Spencer would laugh if she weren't so tense, if the knot in her belly didn't have her trembling. "Bad?"

"Yours. But I'm glad to see you." Ashley sits back in her chair, and finally looks Spencer in the eye again. "I've thought about you a lot." Then, suddenly, she snaps her fingers, like she's just remembered something. The gesture is so familiar, Spencer can't help the pained smile that stretches her mouth. "I'll be right back," Ashley says.

She rushes out the door and Spencer leans to look out the window, watching as Ashley opens the trunk of her Mazda and rummages around. She finds what she wants--it looks like a book--and tucks it under her arm. A few moments later, footsteps on the stairs signal her return.

"This," she says, holding up the book. Spencer recognizes it, but not instantly, not the way she thought she would. But, then, she does, and her eyes start to water. The Petrarch. She absently swipes her forearm across her face and blinks, because she's not about to cry over a book. Ashley watches for her reaction and smiles. "I thought that maybe you missed it." Spencer nods. "And, I actually read it. The whole thing, more than once," Ashley adds, smiling as she sits beside Spencer. She gently places the book on Spencer's lap. "I read it a lot, honestly. So, thank you."

"You're welcome," Spencer whispers, voice thick with emotion. She clears her throat and asks, "How long are you staying?"

Ashley shakes her head. "That's up to you. A few days, a week, maybe. If that's okay?"

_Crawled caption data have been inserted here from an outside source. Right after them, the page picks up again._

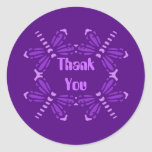 Thank you, dragonflies in purple & pink round stickers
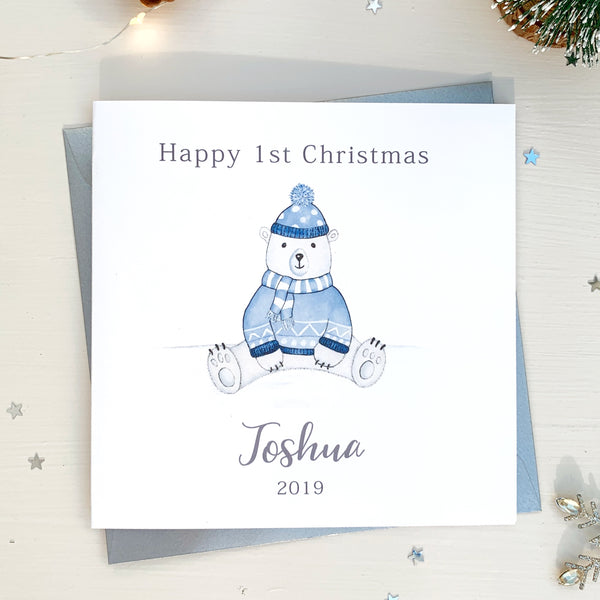 Personalised Boys 1st Christmas Card - First Christmas Card - Polar Bear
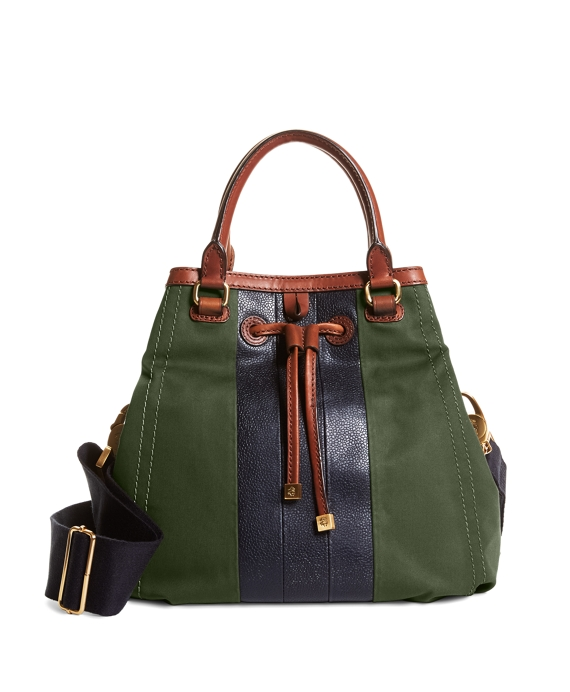 Small Mackintosh Maritime Bag Dark Green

"Yeah." Spencer gets out of her chair, starts clearing the table. She keeps her hands busy, her gaze on her task. "Sure. Stay."

--

The first couple of days are awkward. Spencer hasn't lived with anyone in years. She's used to her space, her solitude. She's grown to like it, and Ashley's presence is a disruption. A distraction. After her initial crash, she seems to have regained her energy, and she pads around the apartment, straightening. Snooping. Spencer catches her looking through the few books she keeps on her dresser. Inside one of them is a picture, and Ashley turns it over and over in her hand, looking at it from ever angle until Spencer clears her throat and Ashley finally notices her standing there. "Oh."

"That's my brother."

Ashley lets out a breath. "Oh," she repeats. Spencer mentioned Glen once, on one of their walks, and Ashley had very quietly told her how sorry she was, how much she hated the war and wished it could all go away--the fighting and the pain, the guilt and regret. "I'm... I was looking for something to read."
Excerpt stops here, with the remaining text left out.